Landing a Record Deal

In our business, having a buzz about ourselves is a very big marketing tool. It makes people on the other side of the desk feel safe in considering you for their label, and afraid you’ll sign somewhere else..

Develop your elevator pitch, too: I’m Molly Leikin. I’m a singer/songwriter. I write top forty pop songs with big, singalongable hooks. I admire your label and want to be one of your artists.  Here’s my card. May I have one of yours? When would be a good time to call you?

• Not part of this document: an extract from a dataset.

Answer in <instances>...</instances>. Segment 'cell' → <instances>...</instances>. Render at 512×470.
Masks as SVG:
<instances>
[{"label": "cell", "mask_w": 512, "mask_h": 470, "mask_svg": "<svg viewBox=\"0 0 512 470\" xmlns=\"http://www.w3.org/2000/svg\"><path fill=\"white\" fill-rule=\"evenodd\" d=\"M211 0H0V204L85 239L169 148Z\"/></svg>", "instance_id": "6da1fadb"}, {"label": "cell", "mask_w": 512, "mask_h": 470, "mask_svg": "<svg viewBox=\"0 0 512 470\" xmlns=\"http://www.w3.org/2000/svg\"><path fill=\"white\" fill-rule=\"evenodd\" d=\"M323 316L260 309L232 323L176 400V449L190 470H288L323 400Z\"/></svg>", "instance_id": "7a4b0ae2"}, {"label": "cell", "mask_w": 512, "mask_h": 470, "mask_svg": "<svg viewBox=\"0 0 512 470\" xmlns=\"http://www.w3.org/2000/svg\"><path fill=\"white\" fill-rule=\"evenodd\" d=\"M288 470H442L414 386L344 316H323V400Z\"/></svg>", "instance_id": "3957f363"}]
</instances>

In that pitch, you could change pop to country or indie or Christian. Perform as much as you can.  Try to get your local station to play a cut or two. Sign up to sing at your church or charity. It couldn’t hurt to choose a charity for which some music business folks are supporters, and present every Sunday.

Keep Improving Your Songwriting Craft

Y’never know who’s listening. Stay on it. Write new songs. Try singing a duet with an artist who’s just a little further along in his career than you are. Keep writing good songs, ones we can remember after hearing them once.

Miracles happen. Some night when three, noisy drunks show up for your gig, an executive from Sony or Arista could quietly sit down, listen to your set, sing along, buy you a drink, and offer you a label deal.

It happens. Just make sure you have the great songs you need, first.

That’s how you can get signed to a label deal.